登州海防,在清初主要为地方安定和追剿“海贼”,镇压人民起义,其实力已不及明代,但其作用仍很重要。在清代漕粮海运中,山东洋面是要道,登州镇辖南、东、北三汛,为护运粮船的中心,责任重大,登州海防对运程的“出哨”、“弹压”等均有较明确的分工,可确保运粮海道的畅通;嘉庆以后,为防范西方国家的入侵,登州加强水师防务,以阻截来犯之“夷”,还组织“驰往驱逐”雇船堵“截口门”,一经发现,即“檄沿海口岸,严杜奸民接济”。
(二)登州港的港航活动
有清一代(鸦片战争前),登州的港航活动受海禁的影响极为严重。虽然顺治朝颁行海禁令并不禁绝一切船只,“至单桅出船,准民人领给执照,于沿海附近捕鱼取薪,营汛官员不许扰累”(325)。从商业而言,港航已很衰败。从军事而论,虽不及明代,却也尚具规模。登州历来航商不多,大商不多。
地处东隅边镇,面临大海,本应港航发达,但明末至康熙约半世纪,一因战乱,一因海禁,商贸遂绝,甚至于空岛,连庙岛群岛和登州、庙岛群岛岛际的航运活动都没有了。康熙二十三年(1684年),虽说开海,鼓励岛民返岛,但开禁是有限的,恢复亦需要时间。康熙三十一年(1692年),知登州任璇曾写道:“为听《蓬莱曲》,于今更可嗟。旷原耕石碛,走卒就京华。商贾东隅绝,鱼盐一市哗。”《蓬莱曲》亦为康熙时人谢继科所作,其云:“蓬莱曲,蓬莱曲,我今为歌蓬莱曲。蓬莱山,山不生草木;蓬莱地,地不生五谷;蓬莱村,村不见瓦屋,蓬莱民,民不见饶足。呜呼!呜呼!水既涸兮山又秃,商不通兮土不沃,生理难兮衣食促,赋役繁兮官府督。逃亡多,男女鬻,人昼稀,鬼夜哭。”(326)可见当时登州由于海禁,民不聊生的景象。
北方不同于南方,南方商通南洋、西洋,而洋商亦历重洋而来,北方则少,“重本抑末”之桎梏甚重。当南方为开禁而欢呼雀跃的时候,北方则相对沉闷。至嘉庆时,虽经康乾盛世,开海已百余年,登州仍处于商贸落后、港航活动停滞的状况。

> _数据条目_:
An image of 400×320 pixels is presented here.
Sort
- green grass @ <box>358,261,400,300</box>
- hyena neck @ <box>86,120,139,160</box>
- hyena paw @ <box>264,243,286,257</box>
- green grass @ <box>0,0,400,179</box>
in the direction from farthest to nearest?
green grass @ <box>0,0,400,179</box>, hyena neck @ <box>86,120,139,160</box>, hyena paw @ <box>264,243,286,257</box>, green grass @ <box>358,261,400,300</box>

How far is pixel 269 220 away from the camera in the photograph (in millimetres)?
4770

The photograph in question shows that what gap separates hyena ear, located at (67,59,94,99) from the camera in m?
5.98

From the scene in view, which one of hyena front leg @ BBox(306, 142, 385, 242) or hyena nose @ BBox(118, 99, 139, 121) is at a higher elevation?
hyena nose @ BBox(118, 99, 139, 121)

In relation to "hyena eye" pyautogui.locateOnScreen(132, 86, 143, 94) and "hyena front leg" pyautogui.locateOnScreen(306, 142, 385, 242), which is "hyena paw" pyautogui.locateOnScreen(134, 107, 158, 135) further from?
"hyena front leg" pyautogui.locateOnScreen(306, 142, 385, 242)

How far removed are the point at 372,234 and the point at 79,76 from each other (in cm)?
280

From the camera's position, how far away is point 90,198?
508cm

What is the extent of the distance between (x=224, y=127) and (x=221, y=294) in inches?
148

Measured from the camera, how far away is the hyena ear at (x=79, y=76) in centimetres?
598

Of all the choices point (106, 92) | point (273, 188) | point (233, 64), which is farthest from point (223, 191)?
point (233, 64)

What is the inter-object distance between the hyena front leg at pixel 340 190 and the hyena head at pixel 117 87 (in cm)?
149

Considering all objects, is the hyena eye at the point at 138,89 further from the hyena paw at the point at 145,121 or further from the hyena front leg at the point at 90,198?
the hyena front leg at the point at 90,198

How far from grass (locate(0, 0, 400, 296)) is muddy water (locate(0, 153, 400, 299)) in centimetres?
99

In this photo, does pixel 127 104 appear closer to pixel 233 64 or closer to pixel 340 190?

> _任务要求_:
请把登州港航选段中从“地处东隅边镇,面临大海,本应”到“州由于海禁,民不聊生的景象。”之间的文字(含首尾)重新写出,并将其中的“空岛”换成“弃岛”。 这些条目用不到。

> _书面解答_:
地处东隅边镇,面临大海,本应港航发达,但明末至康熙约半世纪,一因战乱,一因海禁,商贸遂绝,甚至于弃岛,连庙岛群岛和登州、庙岛群岛岛际的航运活动都没有了。康熙二十三年(1684年),虽说开海,鼓励岛民返岛,但开禁是有限的,恢复亦需要时间。康熙三十一年(1692年),知登州任璇曾写道:“为听《蓬莱曲》,于今更可嗟。旷原耕石碛,走卒就京华。商贾东隅绝,鱼盐一市哗。”《蓬莱曲》亦为康熙时人谢继科所作,其云:“蓬莱曲,蓬莱曲,我今为歌蓬莱曲。蓬莱山,山不生草木;蓬莱地,地不生五谷;蓬莱村,村不见瓦屋,蓬莱民,民不见饶足。呜呼!呜呼!水既涸兮山又秃,商不通兮土不沃,生理难兮衣食促,赋役繁兮官府督。逃亡多,男女鬻,人昼稀,鬼夜哭。”(326)可见当时登州由于海禁,民不聊生的景象。